Ein Psychotherapeut ist jemand, der nach den gesetzlichen Grundlagen eine Psychotherapie-Ausbildung absolviert hat. Vom Grundberuf her ist ein Psychotherapeut in Deutschland in der Erwachsenenpsychotherapie ein Arzt ("Ärztlicher Psychotherapeut") oder ein Diplom-Psychologe („Psychologischer Psychotherapeut"), in der Kinder- und Jugendlichenpsychotherapie auch ein Pädagoge. In Österreich kommen dagegen noch zahlreiche andere akademische Berufe, vor allem aber auch nichtakademische Grundberufe („Quellenberufe") in Frage. Die Mehrzahl der europäischen Länder fordert bei Psychotherapeuten eine akademische (meist ärztliche oder psychologische) Vorbildung.

In Deutschland dürfen auch Heilpraktiker Psychotherapie ausüben, sich jedoch nicht „Psychotherapeut" nennen. Nichtärztliche Psychotherapeuten arbeiten bei körperlichen Erkrankungen oder psychiatrischen Störungen mit medikamentöser Behandlungsbedürftigkeit mit Ärzten zusammen. Bei einer nichtärztlichen Psychotherapie wird von den deutschen und österreichischen Krankenkassen der schriftliche Nachweis einer ärztlichen Untersuchung zwecks Ausschluss organischer Ursachen der behandelten Störung gefordert. Ein Psychoanalytiker ist ein Psychotherapeut, der eine Psychoanalyse nach den gesetzlichen Ausbildungsrichtlinien absolviert hat.
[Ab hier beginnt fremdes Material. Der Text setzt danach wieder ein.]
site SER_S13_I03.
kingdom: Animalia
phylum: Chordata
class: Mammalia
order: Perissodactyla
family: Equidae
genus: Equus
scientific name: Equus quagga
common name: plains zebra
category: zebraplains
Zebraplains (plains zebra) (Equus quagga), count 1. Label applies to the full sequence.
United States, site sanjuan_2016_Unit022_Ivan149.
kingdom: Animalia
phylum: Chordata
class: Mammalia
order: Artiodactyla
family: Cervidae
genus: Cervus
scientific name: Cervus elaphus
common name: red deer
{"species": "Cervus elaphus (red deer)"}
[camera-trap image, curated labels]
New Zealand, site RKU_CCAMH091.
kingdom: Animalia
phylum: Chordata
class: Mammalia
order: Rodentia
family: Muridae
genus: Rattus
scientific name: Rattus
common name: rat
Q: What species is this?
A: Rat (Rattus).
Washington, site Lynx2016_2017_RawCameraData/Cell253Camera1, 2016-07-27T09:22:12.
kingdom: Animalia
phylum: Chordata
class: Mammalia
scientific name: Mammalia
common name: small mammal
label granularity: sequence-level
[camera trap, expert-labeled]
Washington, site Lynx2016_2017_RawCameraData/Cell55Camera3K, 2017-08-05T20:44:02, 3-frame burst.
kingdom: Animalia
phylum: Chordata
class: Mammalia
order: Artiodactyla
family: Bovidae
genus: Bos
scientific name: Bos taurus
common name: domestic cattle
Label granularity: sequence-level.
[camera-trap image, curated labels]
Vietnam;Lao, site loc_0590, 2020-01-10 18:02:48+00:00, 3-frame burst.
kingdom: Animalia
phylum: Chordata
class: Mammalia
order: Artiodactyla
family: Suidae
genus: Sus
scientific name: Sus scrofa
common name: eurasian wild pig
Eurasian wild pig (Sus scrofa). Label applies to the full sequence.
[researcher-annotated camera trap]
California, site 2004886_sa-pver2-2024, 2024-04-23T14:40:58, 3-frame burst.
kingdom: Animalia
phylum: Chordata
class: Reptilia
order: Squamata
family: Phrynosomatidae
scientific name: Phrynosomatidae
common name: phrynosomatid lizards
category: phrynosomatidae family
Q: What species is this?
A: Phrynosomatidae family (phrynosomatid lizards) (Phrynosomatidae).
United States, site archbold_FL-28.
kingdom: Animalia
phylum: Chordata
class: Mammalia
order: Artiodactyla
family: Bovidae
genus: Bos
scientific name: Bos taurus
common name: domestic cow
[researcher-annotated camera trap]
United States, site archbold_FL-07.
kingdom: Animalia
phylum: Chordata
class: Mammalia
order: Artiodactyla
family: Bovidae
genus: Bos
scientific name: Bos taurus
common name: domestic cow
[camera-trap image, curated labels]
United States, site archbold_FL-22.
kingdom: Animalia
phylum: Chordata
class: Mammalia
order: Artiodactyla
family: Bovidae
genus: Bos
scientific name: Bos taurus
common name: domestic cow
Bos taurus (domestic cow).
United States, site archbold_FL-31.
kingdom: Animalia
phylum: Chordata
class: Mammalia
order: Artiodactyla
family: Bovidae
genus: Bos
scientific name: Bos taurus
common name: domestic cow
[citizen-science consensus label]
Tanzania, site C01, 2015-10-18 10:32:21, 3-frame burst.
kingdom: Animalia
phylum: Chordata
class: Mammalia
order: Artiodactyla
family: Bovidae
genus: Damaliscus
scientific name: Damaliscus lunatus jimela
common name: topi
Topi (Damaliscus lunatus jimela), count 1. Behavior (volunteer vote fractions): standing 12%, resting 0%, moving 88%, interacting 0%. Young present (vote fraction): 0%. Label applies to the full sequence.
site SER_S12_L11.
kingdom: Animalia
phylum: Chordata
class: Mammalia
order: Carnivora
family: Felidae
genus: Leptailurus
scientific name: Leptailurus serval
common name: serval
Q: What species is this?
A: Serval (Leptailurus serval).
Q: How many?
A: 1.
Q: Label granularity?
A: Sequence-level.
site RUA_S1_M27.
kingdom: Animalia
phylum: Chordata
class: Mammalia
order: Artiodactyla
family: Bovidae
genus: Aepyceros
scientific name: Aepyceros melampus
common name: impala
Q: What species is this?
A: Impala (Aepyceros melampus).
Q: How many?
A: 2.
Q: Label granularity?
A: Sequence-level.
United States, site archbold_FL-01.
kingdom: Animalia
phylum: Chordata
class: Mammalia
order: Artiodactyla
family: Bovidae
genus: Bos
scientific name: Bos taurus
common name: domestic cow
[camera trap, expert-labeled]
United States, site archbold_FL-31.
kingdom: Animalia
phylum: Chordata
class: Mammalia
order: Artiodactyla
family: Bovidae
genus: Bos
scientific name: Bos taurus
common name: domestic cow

Ein Psychologe ist jemand, der Psychologie studiert und in Deutschland mit dem Diplom abgeschlossen hat, sodass er „Diplom-Psychologe" genannt wird. Nur studierte Psychologen dürfen sich so nennen. In Österreich beenden Psychologen ihr Studium mit dem Magister-Titel und erwerben nach einem zweijährigen nebenberuflichen Curriculum die Berufsbezeichnung „Klinischer Psychologe" und/oder „Gesundheitspsychologe". Zukünftig gibt es einen EUweiten Master-Abschluss. In Deutschland darf ein Diplom-Psychologe ohne Psychotherapie-Ausbildung keine psychisch Kranken behandeln.

In Österreich führt ein Klinischer Psychologe nach dem Psychologengesetz bei psychisch Kranken eine klinisch-psychologische Behandlung durch, ein Gesundheitspsychologe arbeitet dagegen mit psychisch Gesunden in der Gesundheitsvorsorge. Ein Psychiater ist jemand, der Medizin studiert und danach eine Facharzt- Ausbildung absolviert hat. Ein Psychiater ist – im Gegensatz zu Psychologen und nichtärztlichen Psychotherapeuten – zur Verschreibung von Medikamenten (Psychopharmaka) berechtigt. Psychiater üben in unterschiedlichem Ausmaß auch zeitintensive Psychotherapie aus oder bieten im Rahmen einer Kassenpraxis zumindest psychotherapeutisch orientierte kürzere Gespräche an. Im Rahmen der üblichen Facharztpraxis ist bei Kassenvertragsärzten meist nicht jene intensive psychotherapeutische Auseinandersetzung möglich, wie dies von vielen Psychotherapiebedürftigen oft gewünscht wird. Die Betroffenen sollten ihre Wünsche anmelden und um Weitervermittlung ersuchen, wenn der Psychiater keine oder nur wenig Psychotherapie anbietet.